### Dataset section
[Start of Attachment]
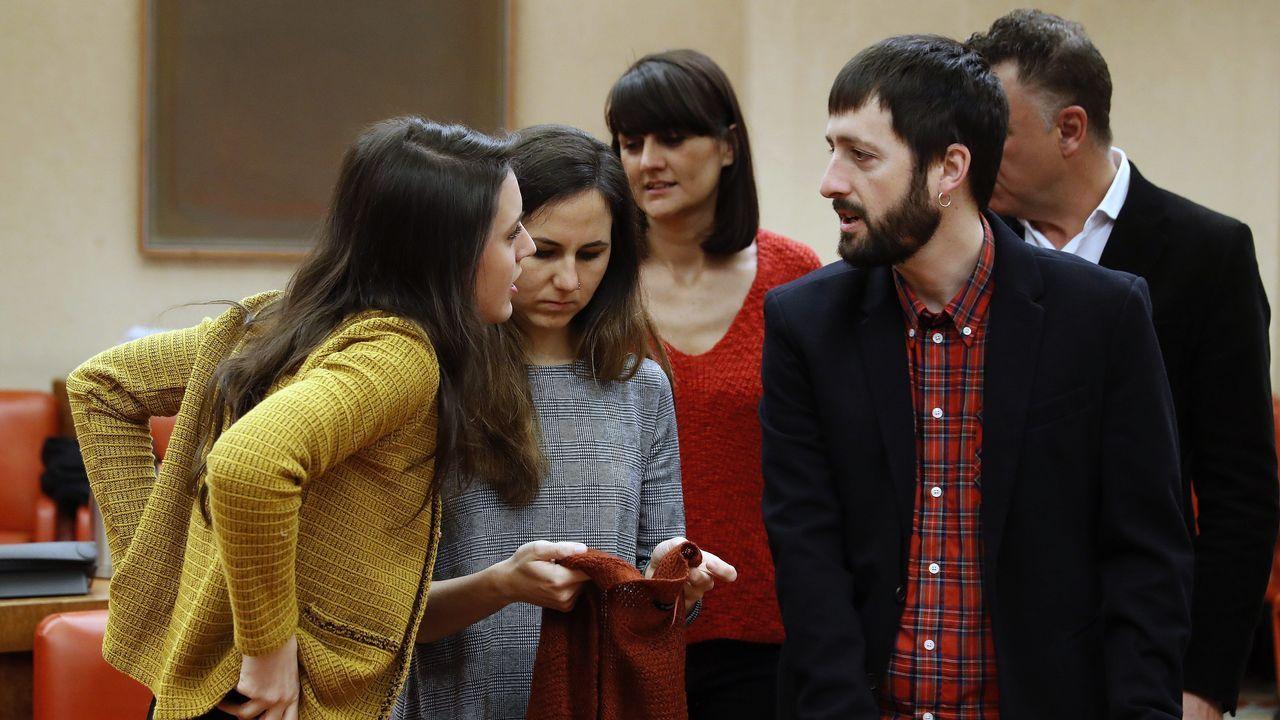 | Europa Press.Montero (izquierda) fue la encargada de enmendar la ruptura con Errejón anunciada por Iglesias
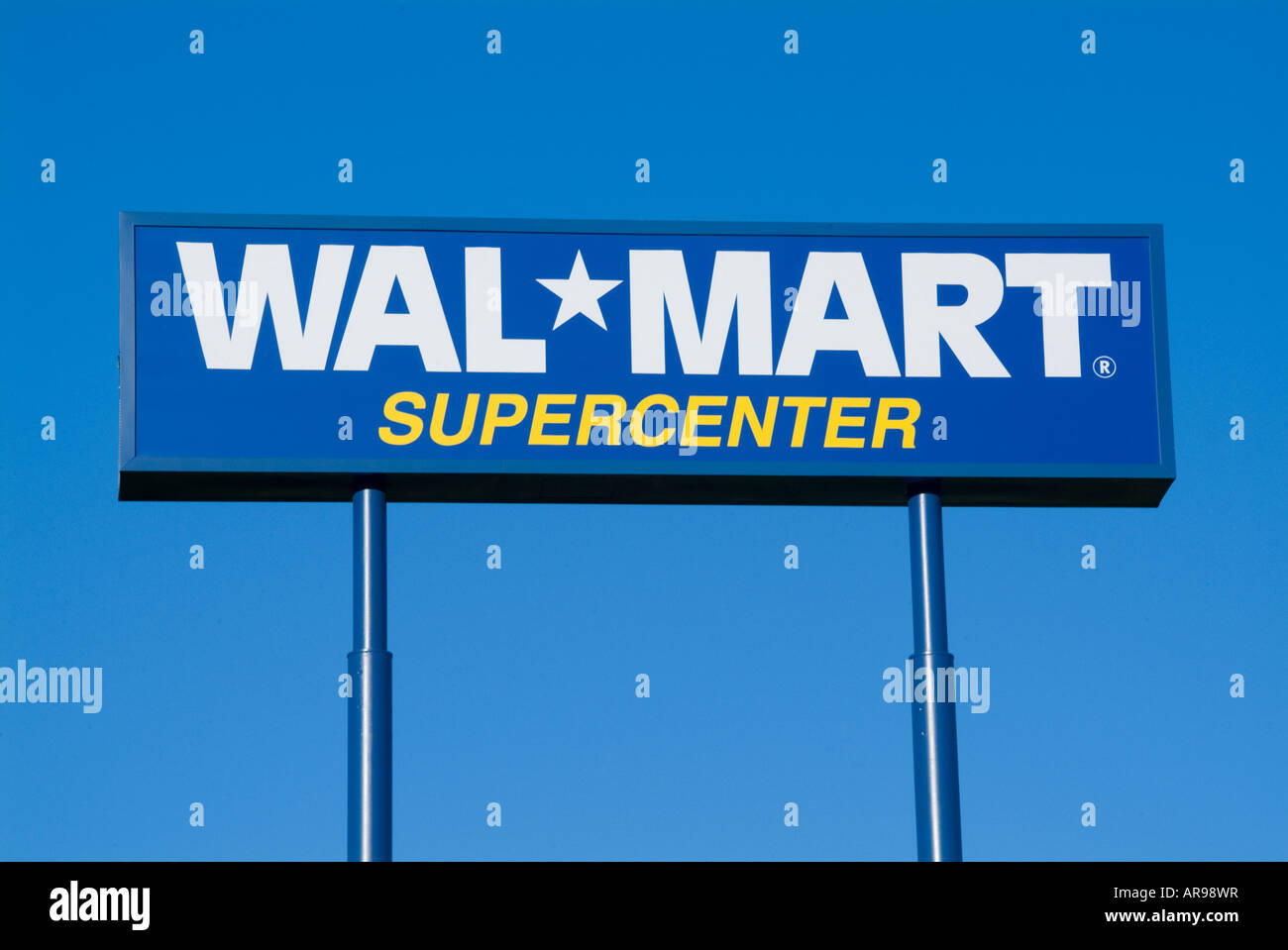 wal marts global expansions Wal-martsglobalexpansioncdq-221009 - why did it purchase wal-mart's global expansion 1 what strategy is wal-mart pursuing —a global strategy.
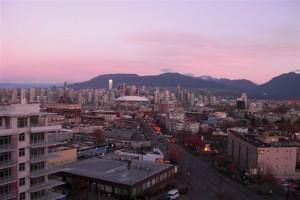 Downtown Vancouver, im Hintergrund die Coast Mountain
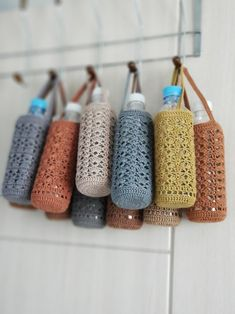 How to Loom Knit a Water Bottle Cover Holder with straps pockets. This is also great for a Baby Bottle Cover Holder. Crochet Purse Patterns, Crochet Tote, Crochet Handbags, Crochet Purses, Crochet Gifts, Diy Crochet, Crochet Stitches, Diy Knitting Projects, Crochet Jar Covers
[End of Attachment]
### What you should do
Images are not wanted in the copy. Please print the material above exactly.

### Problem solution
 | Europa Press.Montero (izquierda) fue la encargada de enmendar la ruptura con Errejón anunciada por Iglesias
 wal marts global expansions Wal-martsglobalexpansioncdq-221009 - why did it purchase wal-mart's global expansion 1 what strategy is wal-mart pursuing —a global strategy.
 Downtown Vancouver, im Hintergrund die Coast Mountain
 How to Loom Knit a Water Bottle Cover Holder with straps pockets. This is also great for a Baby Bottle Cover Holder. Crochet Purse Patterns, Crochet Tote, Crochet Handbags, Crochet Purses, Crochet Gifts, Diy Crochet, Crochet Stitches, Diy Knitting Projects, Crochet Jar Covers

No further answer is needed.